Does a simple pedigree scoring tool identify women at increased risk of hereditary breast cancer syndromes?

Bottom Line

A simple pedigree scoring tool can identify women at increased risk of mutations of BRCA1 and BRCA2. Since this tool doesn't report the actual BRCA status, however, it is of limited use until these data become available. Nonetheless, these women should be counseled about their increased risk and their options: genetic counseling, testing, and consideration of chemoprophylaxis, prophylactic oophorectomy, prophylactic mastectomy, and so forth. (LOE = 2c)

Reference

Hoskins KF, Zwaagstra A, Ranz M. Validation of a tool for identifying women at high risk for hereditary breast cancer in population-based screening. Cancer 2006;107:1769-1776.  [PMID:16967460]

Study Design

Cross-sectional

Funding

Foundation

Setting

Outpatient (any)

Synopsis

More than 3900 women presenting for mammograms completed a questionnaire that included items to calculate a Gail score and a pedigree assessment tool score. The Gail score is based on a risk model that estimates a woman's 5-year and lifetime risk of developing breast cancer (www.cancer.gov/bcrisktool/) and is used to determine a woman's eligibility for chemoprophylaxis and as a basis for referral for genetic counseling. The pedigree assessment tool assigns points for each family member with specific criteria: breast cancer at 50 years or older (3 points); breast cancer before age 50 years (4 points); ovarian cancer at any age (5 points); male breast cancer at any age (8 points); and Ashkenazi Jewish heritage (4 points). The pedigree tool is applied to (maternal and paternal) first-, second-, and third-degree relatives.
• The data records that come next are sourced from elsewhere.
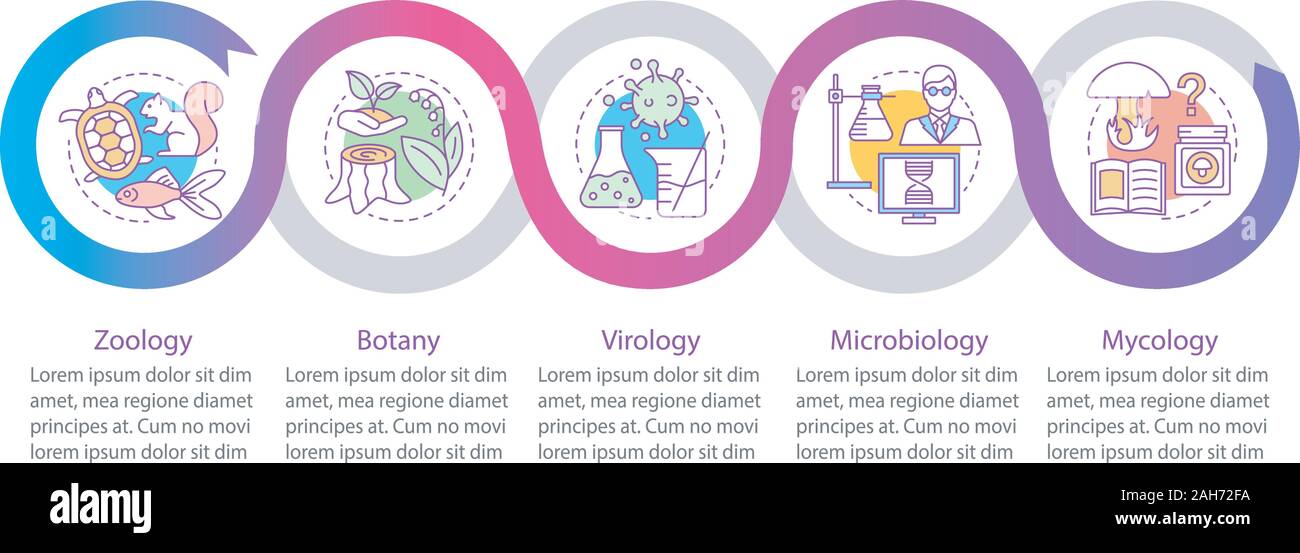 Zoology
Lorem ipsum dolor sit dim amet, mea regione diamet principes at. Cum no movi lorem ipsum dolor sit dim

Botany
Lorem ipsum dolor sit dim amet, mea regione diamet principes at. Cum no movi lorem ipsum dolor sit dim

Virology
Lorem ipsum dolor sit dim amet, mea regione diamet principes at. Cum no movi lorem ipsum dolor sit dim

Microbiology
Lorem ipsum dolor sit dim amet, mea regione diamet principes at. Cum no movi lorem ipsum dolor sit dim

Mycology
Lorem ipsum dolor sit dim amet, mea regione diamet principes at. Cum no movi lorem ipsum dolor sit dim

alamy
Image ID: 2AH72FA
www.alamy.com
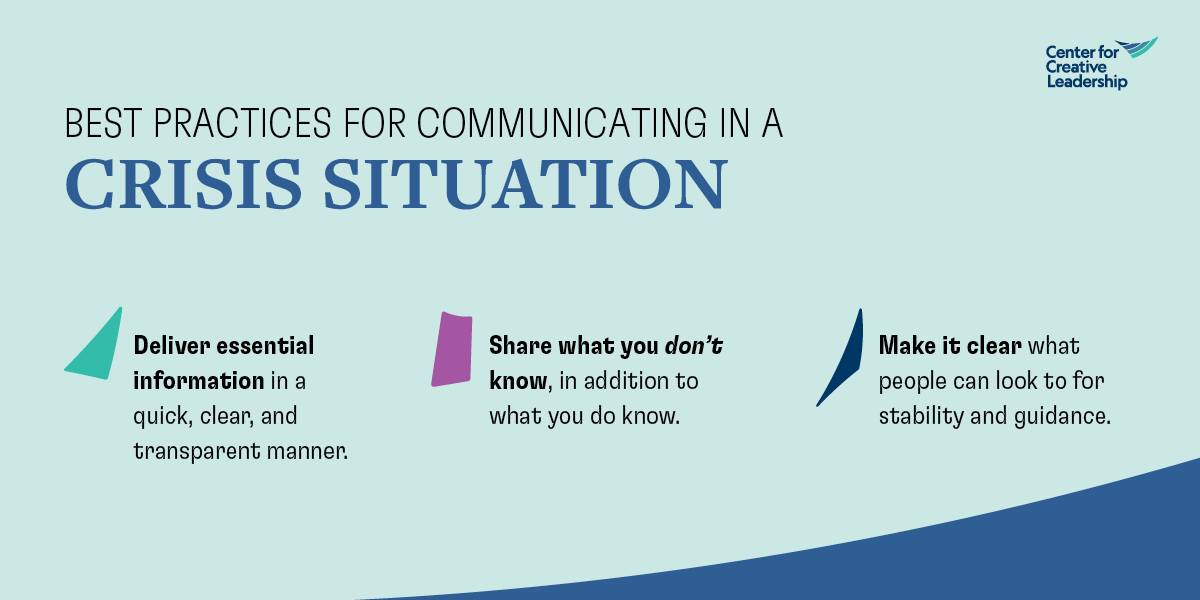 Center for Creative Leadership

BEST PRACTICES FOR COMMUNICATING IN A
CRISIS SITUATION

Deliver essential information in a quick, clear, and transparent manner.

Share what you don't know, in addition to what you do know.

Make it clear what people can look to for stability and guidance.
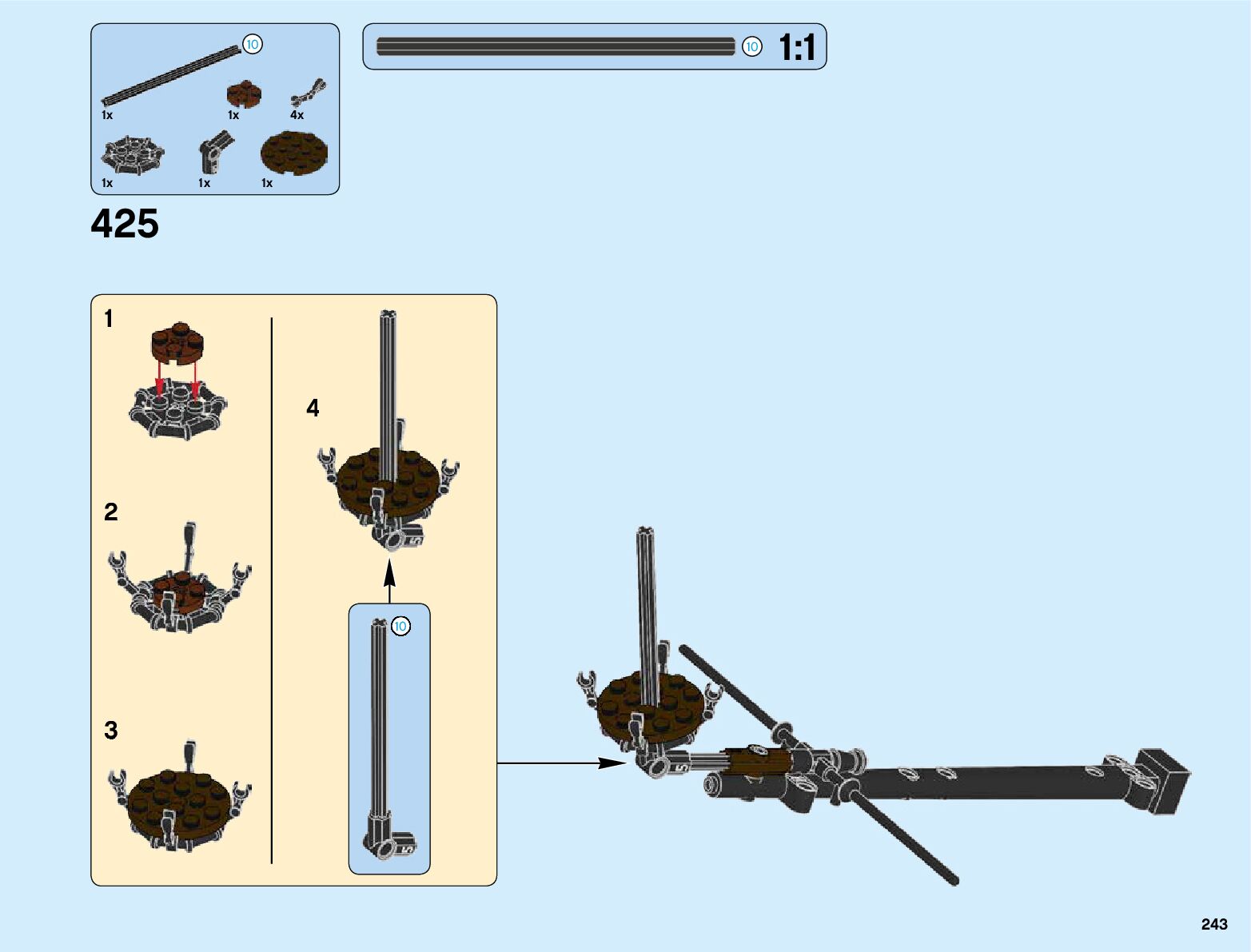 10
1x 1x 4x
1x 1x 1x

10 1:1

425

1

2

3

4

10

243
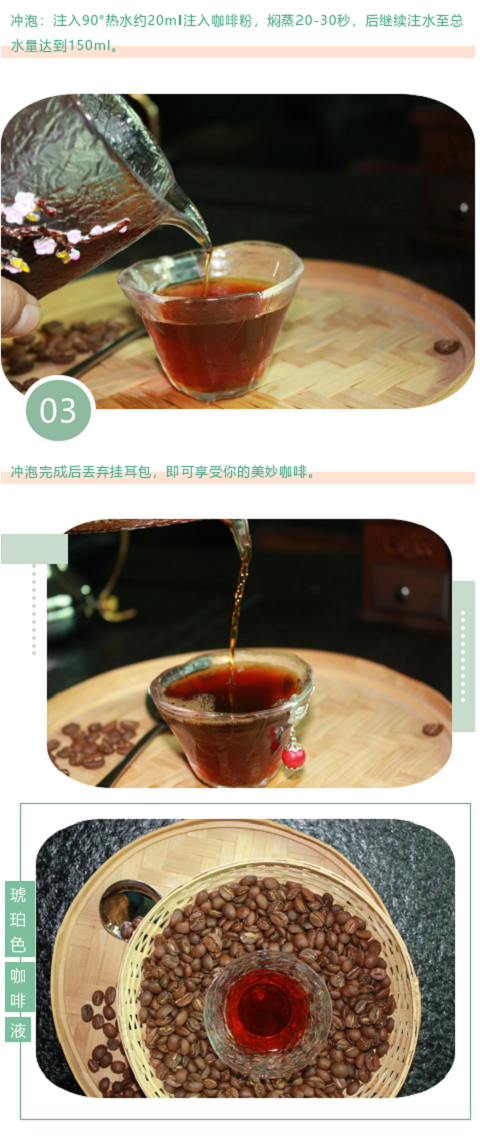 冲泡：注入90°热水约20ml注入咖啡粉，焖蒸20-30秒，后继续注水至总水量达到150ml。

03

冲泡完成后丢弃挂耳包，即可享受你的美妙咖啡。

琥珀色咖啡液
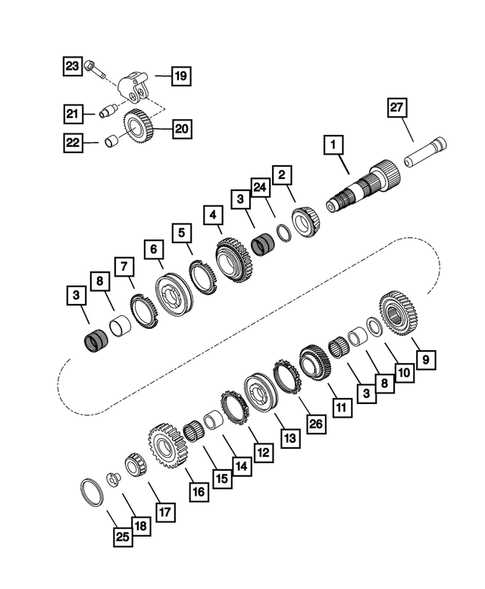 23
19
21
20
22
27
1
2
24
3
4
5
6
7
8
3
9
10
8
3
11
26
13
12
14
15
16
17
18
25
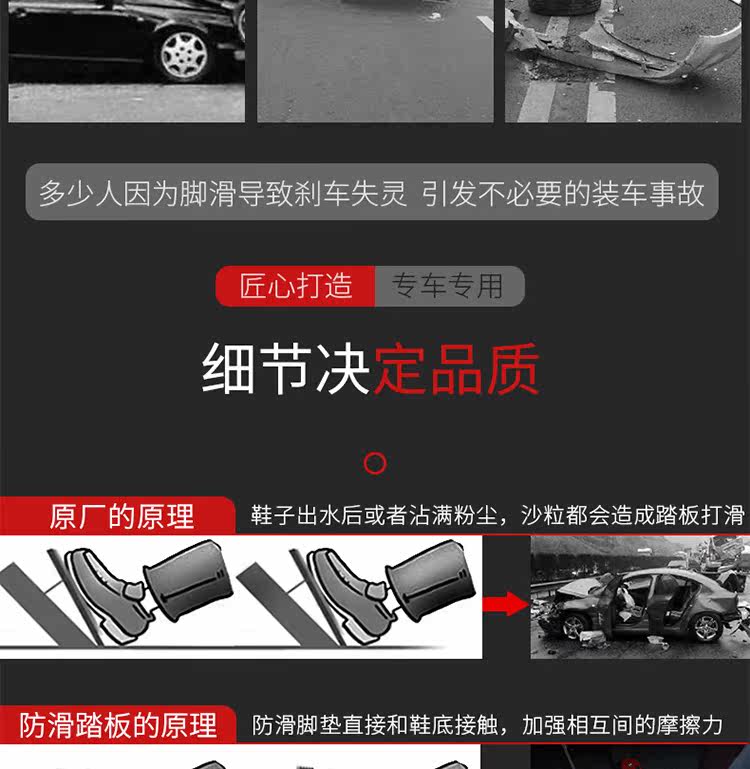 多少人因为脚滑导致刹车失灵 引发不必要的装车事故

匠心打造 专车专用

细节决定品质

原厂的原理

鞋子出水后或者沾满粉尘，沙粒都会造成踏板打滑

防滑踏板的原理

防滑脚垫直接和鞋底接触，加强相互间的摩擦力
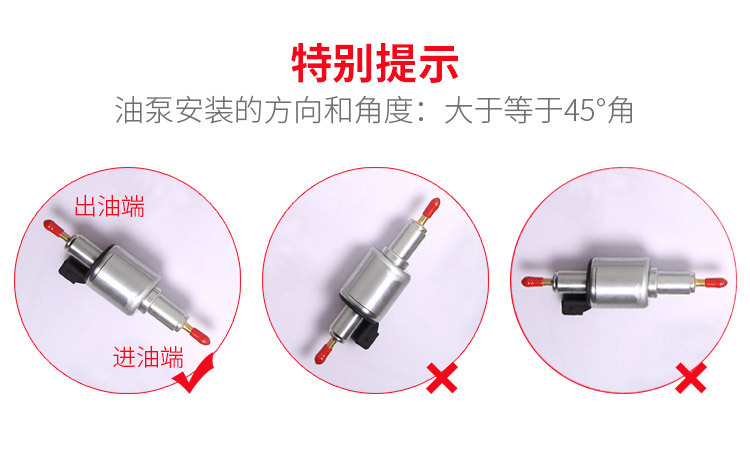 特别提示
油泵安装的方向和角度：大于等于45°角

出油端
进油端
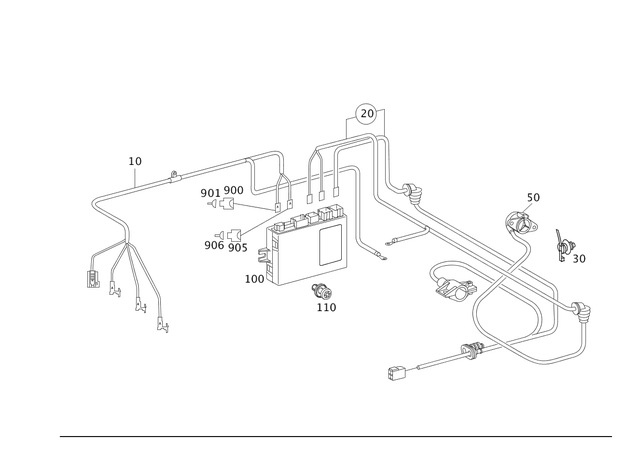 20
10
901 900
50
906 905
30
100
110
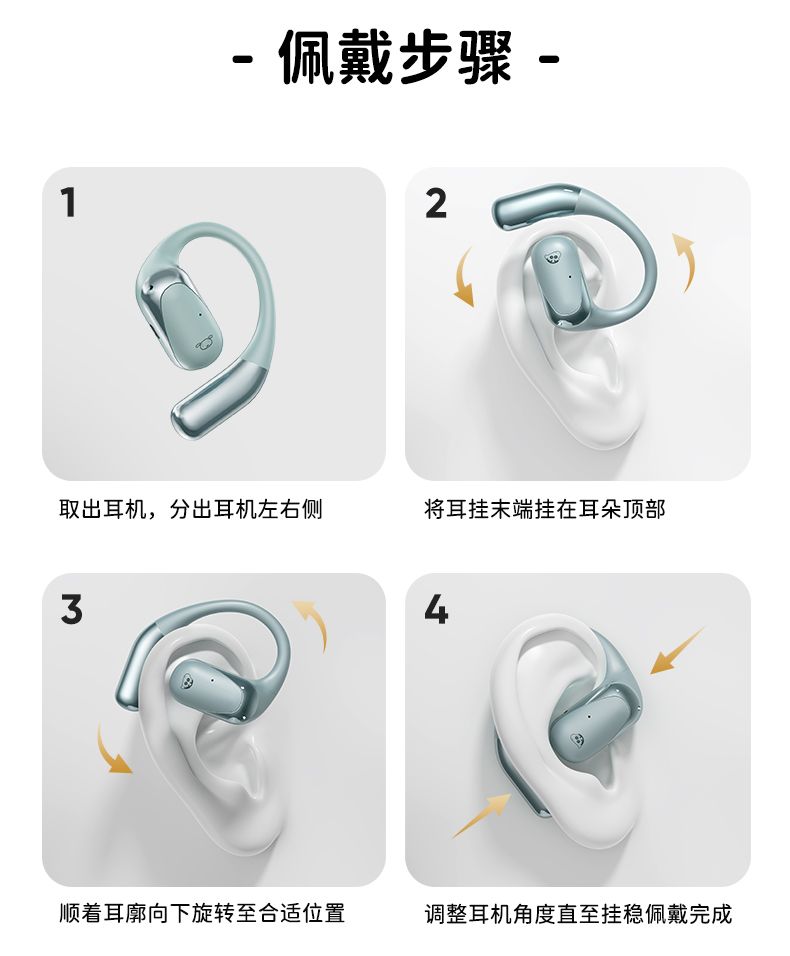 - 佩戴步骤 -

1

取出耳机，分出耳机左右侧

2

将耳挂末端挂在耳朵顶部

3

顺着耳廓向下旋转至合适位置

4

调整耳机角度直至挂稳佩戴完成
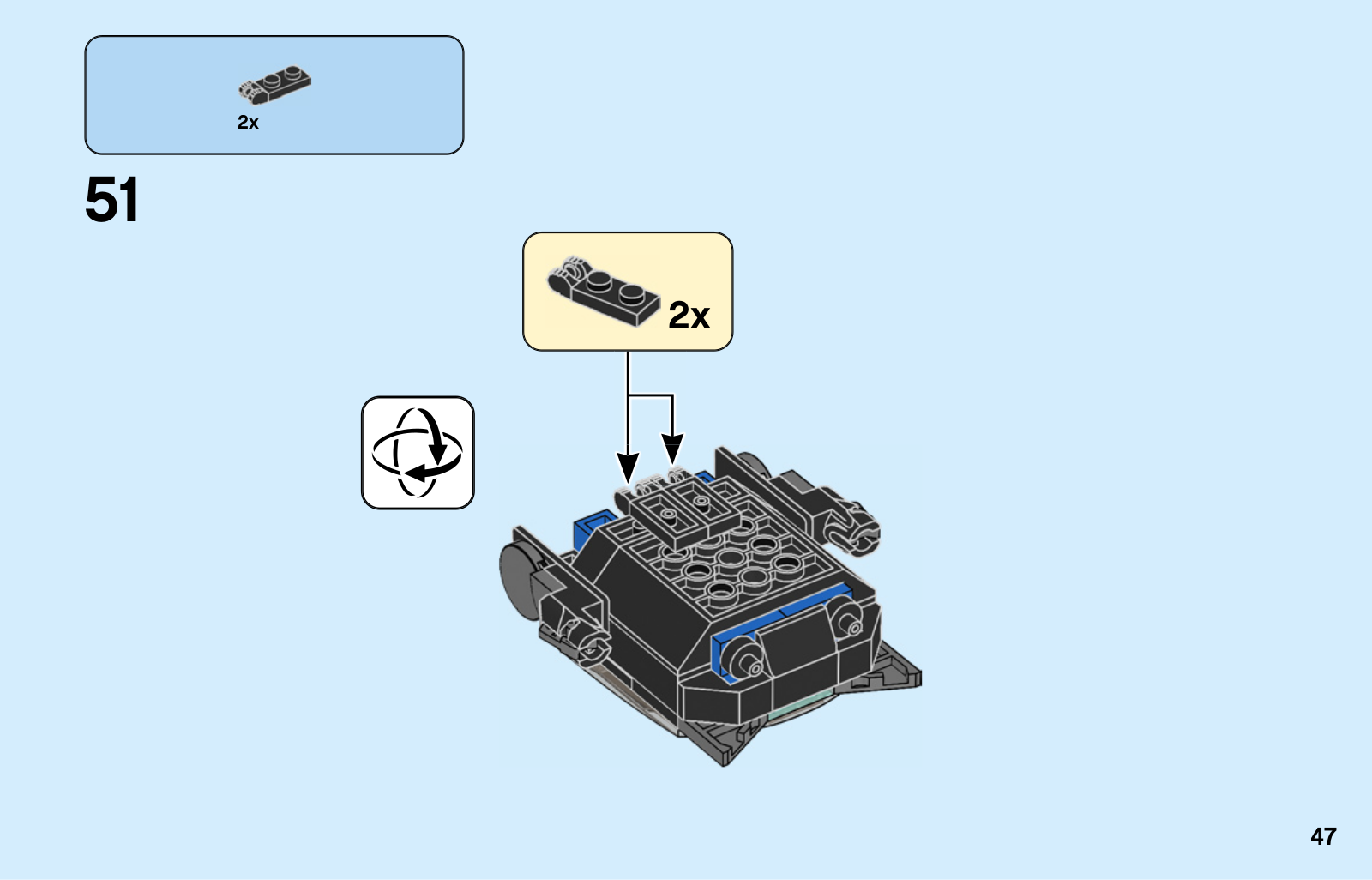 2x

51

2x

47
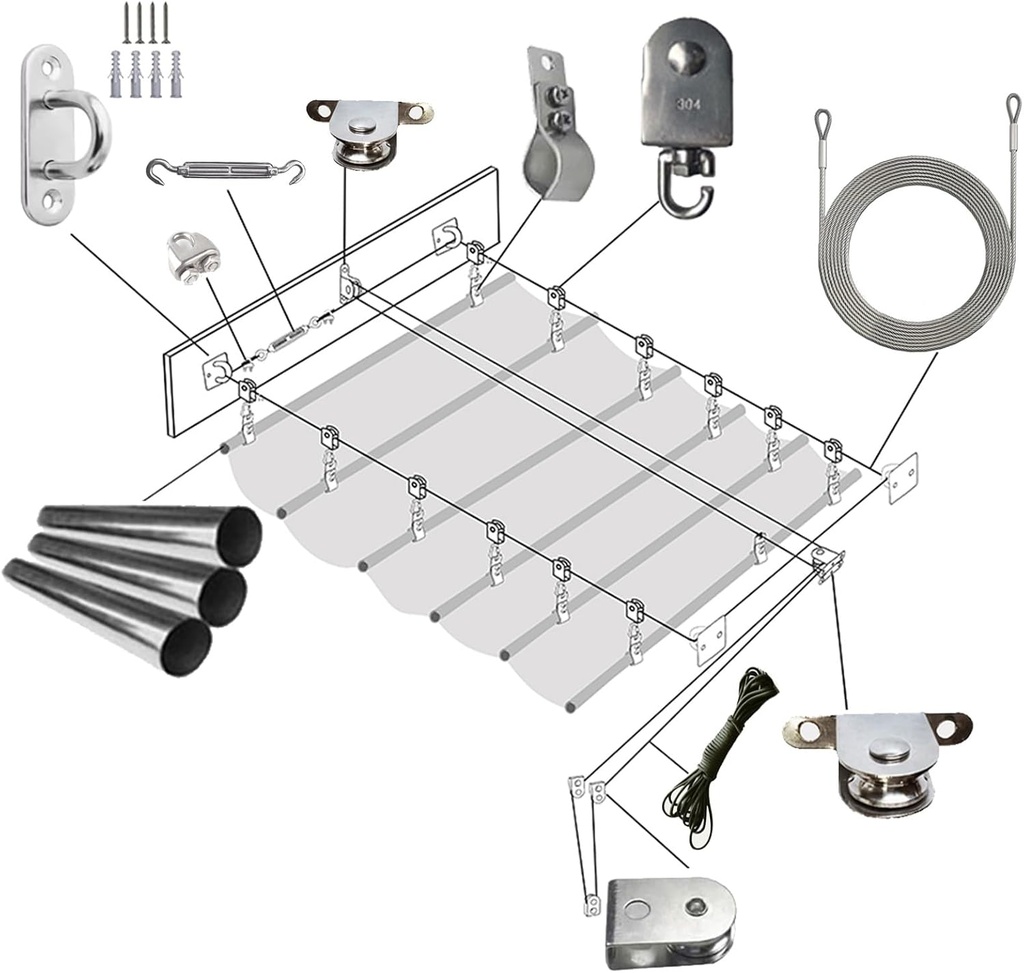 304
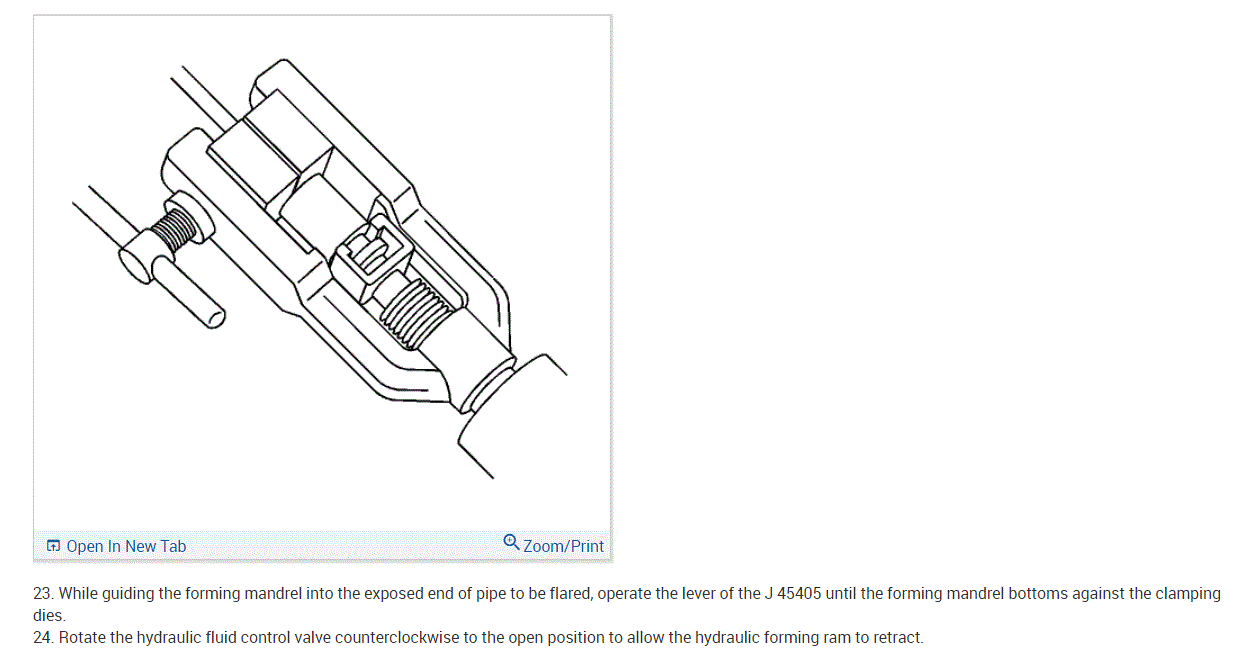 Open In New Tab
Zoom/Print

23. While guiding the forming mandrel into the exposed end of pipe to be flared, operate the lever of the J 45405 until the forming mandrel bottoms against the clamping dies.
24. Rotate the hydraulic fluid control valve counterclockwise to the open position to allow the hydraulic forming ram to retract.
If a patient had a 5-year Gail estimate of 1.7% or higher, a lifetime risk greater than 15%, or had any family member with breast or ovarian cancer, the patient was then evaluated using a genetic risk assessment tool that classified patients as being at low or high risk of having a mutation of BRCA1 or BRCA2. The authors identified 737 women to undergo this additional risk assessment: 651 were at low risk and 86 were at high risk of BRCA1/BRCA2 mutations. The authors identified a pedigree score of 8 or higher as the optimal cutoff to identify women at high risk of genetic mutations. They were unable to identify a 5-year Gail score with acceptable performance characteristics; the only cut-off point values with more than 50% sensitivity had a maximum specificity of 10%. Based on the area under the receiver operator characteristic curve, the pedigree assessment tool correctly classified women 96% of the time compared with 39% for the 5-year Gail score and 59% for the lifetime score.